## [Request]
The line containing "How far apart do" marks the start; return it and every line after it in the listing below, exactly, through the last.

- - - -

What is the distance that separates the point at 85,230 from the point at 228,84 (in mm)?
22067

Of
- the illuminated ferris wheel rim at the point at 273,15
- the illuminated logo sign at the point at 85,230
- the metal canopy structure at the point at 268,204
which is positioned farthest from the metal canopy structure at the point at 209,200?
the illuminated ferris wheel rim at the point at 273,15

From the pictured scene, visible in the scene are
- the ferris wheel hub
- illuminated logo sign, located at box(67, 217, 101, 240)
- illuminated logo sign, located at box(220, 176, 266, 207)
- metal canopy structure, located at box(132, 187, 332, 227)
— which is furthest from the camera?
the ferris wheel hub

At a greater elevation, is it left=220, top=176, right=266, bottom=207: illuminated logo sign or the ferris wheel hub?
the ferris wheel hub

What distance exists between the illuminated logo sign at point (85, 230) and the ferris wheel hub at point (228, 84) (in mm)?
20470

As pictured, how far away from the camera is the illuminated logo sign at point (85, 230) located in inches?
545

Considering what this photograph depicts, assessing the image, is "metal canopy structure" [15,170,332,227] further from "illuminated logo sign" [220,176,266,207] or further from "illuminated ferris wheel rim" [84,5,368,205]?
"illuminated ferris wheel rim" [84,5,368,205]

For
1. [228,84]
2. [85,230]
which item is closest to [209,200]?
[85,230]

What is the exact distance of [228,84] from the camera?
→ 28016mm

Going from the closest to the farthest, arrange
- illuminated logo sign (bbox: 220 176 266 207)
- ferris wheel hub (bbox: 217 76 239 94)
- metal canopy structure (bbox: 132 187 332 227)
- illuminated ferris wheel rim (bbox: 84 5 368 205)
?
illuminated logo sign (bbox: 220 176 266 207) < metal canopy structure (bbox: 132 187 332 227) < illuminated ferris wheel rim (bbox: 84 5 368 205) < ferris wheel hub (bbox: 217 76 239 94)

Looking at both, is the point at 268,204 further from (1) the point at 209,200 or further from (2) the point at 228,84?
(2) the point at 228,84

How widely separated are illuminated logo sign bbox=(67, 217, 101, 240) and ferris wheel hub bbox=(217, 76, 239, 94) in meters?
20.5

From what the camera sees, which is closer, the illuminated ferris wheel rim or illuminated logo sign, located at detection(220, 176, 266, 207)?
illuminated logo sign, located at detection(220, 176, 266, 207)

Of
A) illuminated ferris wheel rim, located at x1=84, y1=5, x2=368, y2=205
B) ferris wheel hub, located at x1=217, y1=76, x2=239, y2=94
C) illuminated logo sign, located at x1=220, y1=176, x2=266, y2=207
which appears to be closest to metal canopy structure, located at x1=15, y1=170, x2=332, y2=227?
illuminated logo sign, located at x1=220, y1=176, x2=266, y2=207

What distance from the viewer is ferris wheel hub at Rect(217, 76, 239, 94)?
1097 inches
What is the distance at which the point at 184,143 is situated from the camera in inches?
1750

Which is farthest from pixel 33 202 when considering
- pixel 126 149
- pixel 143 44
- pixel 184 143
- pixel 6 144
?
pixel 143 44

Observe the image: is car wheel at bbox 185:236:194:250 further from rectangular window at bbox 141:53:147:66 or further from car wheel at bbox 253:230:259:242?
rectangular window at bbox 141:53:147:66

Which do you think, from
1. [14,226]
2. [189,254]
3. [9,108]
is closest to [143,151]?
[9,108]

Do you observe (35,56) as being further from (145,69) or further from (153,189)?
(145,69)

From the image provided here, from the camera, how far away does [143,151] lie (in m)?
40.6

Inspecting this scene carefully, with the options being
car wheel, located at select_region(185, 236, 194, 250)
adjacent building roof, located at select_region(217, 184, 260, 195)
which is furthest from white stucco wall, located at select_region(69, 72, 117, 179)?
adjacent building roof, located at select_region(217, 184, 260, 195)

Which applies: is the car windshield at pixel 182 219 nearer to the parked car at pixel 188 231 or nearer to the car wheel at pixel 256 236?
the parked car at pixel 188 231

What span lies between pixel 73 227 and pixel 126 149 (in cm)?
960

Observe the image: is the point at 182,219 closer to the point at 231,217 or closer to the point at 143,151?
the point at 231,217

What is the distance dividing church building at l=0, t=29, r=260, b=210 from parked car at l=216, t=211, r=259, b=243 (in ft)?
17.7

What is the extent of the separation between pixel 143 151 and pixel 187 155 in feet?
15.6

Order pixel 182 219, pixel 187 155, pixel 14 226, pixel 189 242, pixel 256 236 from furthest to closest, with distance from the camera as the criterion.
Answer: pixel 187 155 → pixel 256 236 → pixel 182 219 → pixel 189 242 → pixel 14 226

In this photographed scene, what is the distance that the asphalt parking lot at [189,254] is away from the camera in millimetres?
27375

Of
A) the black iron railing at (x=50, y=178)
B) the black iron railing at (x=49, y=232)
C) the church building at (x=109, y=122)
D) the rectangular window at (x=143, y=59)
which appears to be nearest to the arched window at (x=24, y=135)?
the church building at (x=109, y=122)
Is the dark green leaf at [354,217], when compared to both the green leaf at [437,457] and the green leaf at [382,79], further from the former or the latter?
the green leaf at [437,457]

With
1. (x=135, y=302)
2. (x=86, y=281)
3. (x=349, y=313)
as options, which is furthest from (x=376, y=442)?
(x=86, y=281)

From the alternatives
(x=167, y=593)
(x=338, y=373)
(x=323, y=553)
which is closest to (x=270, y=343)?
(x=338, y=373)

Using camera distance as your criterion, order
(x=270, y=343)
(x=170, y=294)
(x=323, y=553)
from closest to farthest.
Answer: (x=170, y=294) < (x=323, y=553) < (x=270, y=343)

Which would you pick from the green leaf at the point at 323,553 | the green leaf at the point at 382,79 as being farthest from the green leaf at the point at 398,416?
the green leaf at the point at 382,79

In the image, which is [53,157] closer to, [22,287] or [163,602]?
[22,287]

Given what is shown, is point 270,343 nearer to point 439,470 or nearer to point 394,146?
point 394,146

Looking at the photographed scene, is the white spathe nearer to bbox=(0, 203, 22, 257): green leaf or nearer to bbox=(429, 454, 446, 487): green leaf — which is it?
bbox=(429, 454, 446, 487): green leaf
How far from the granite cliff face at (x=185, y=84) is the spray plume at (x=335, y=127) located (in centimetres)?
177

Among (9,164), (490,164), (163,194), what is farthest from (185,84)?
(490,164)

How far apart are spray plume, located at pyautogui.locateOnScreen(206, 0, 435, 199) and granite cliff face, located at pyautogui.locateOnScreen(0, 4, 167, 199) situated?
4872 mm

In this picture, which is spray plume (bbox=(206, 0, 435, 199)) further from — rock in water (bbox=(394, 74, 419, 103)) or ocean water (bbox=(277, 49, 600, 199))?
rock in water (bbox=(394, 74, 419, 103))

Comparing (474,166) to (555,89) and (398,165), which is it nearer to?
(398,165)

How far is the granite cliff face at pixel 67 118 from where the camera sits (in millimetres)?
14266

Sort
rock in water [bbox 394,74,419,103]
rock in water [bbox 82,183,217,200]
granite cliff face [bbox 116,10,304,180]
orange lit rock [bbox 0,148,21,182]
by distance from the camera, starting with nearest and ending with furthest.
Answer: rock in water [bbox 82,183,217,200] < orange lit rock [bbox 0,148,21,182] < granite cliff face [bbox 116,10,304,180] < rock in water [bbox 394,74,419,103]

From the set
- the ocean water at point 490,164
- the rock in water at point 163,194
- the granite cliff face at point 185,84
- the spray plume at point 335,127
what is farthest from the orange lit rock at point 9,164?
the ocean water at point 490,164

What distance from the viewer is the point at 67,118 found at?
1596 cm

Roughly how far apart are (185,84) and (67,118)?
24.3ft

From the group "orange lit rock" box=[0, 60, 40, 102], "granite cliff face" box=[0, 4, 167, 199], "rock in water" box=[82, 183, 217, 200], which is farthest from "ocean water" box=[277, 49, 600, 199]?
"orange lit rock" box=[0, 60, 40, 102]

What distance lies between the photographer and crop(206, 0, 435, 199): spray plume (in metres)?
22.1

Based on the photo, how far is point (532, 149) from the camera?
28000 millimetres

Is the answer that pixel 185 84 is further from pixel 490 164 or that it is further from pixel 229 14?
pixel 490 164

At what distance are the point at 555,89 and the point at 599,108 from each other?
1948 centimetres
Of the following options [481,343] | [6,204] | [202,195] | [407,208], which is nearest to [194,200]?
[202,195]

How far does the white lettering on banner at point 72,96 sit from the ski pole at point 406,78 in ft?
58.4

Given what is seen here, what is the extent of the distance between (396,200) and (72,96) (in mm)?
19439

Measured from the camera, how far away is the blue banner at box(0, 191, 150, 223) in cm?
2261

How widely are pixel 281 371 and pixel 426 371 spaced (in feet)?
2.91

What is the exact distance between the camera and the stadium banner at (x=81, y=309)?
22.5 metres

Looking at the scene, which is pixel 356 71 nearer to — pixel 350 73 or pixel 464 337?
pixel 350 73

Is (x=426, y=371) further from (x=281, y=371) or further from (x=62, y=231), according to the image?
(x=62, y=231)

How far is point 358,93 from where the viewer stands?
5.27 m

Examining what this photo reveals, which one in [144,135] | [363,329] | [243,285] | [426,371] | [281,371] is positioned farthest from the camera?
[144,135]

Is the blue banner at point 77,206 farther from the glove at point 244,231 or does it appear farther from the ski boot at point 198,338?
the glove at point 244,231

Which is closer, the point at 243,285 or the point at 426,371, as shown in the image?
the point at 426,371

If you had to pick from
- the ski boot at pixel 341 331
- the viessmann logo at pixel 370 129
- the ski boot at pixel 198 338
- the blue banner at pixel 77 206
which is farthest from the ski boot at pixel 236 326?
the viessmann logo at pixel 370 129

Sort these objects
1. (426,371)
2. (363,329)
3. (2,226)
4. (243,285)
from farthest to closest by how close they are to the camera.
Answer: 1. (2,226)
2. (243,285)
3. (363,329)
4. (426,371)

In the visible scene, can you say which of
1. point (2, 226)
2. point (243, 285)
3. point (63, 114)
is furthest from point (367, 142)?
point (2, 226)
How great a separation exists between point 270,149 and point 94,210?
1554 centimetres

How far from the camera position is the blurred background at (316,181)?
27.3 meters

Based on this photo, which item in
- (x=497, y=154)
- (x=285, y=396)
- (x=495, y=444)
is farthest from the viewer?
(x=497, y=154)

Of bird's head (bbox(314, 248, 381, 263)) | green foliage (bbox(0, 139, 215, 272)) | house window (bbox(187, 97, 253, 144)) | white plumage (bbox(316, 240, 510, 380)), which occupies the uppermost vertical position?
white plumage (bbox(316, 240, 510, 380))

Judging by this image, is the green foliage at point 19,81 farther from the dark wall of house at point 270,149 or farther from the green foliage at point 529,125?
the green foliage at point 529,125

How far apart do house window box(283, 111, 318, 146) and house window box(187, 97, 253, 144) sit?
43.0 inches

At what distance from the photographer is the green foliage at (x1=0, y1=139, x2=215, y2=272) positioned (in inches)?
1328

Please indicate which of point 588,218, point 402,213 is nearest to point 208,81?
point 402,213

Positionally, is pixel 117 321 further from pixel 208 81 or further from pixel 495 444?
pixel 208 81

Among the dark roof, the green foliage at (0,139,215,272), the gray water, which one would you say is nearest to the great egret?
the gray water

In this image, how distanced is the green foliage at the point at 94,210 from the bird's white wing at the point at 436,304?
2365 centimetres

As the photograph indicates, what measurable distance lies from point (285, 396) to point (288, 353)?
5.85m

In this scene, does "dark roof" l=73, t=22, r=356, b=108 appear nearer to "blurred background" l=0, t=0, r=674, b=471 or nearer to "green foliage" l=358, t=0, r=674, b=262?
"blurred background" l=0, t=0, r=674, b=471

- - - -

## [Expected answer]
How far apart do house window box(283, 111, 318, 146) and house window box(187, 97, 253, 144) sit?
43.0 inches

At what distance from the photographer is the green foliage at (x1=0, y1=139, x2=215, y2=272) positioned (in inches)?
1328

Please indicate which of point 588,218, point 402,213 is nearest to point 208,81?
point 402,213

Positionally, is pixel 117 321 further from pixel 208 81 or further from pixel 495 444?
pixel 208 81

Among the dark roof, the green foliage at (0,139,215,272), the gray water, which one would you say is nearest to the great egret?
the gray water

In this image, how distanced is the green foliage at the point at 94,210 from the bird's white wing at the point at 436,304?
2365 centimetres

As the photograph indicates, what measurable distance lies from point (285, 396) to point (288, 353)?
5.85m

In this scene, does "dark roof" l=73, t=22, r=356, b=108 appear nearer to "blurred background" l=0, t=0, r=674, b=471 or nearer to "green foliage" l=358, t=0, r=674, b=262?
"blurred background" l=0, t=0, r=674, b=471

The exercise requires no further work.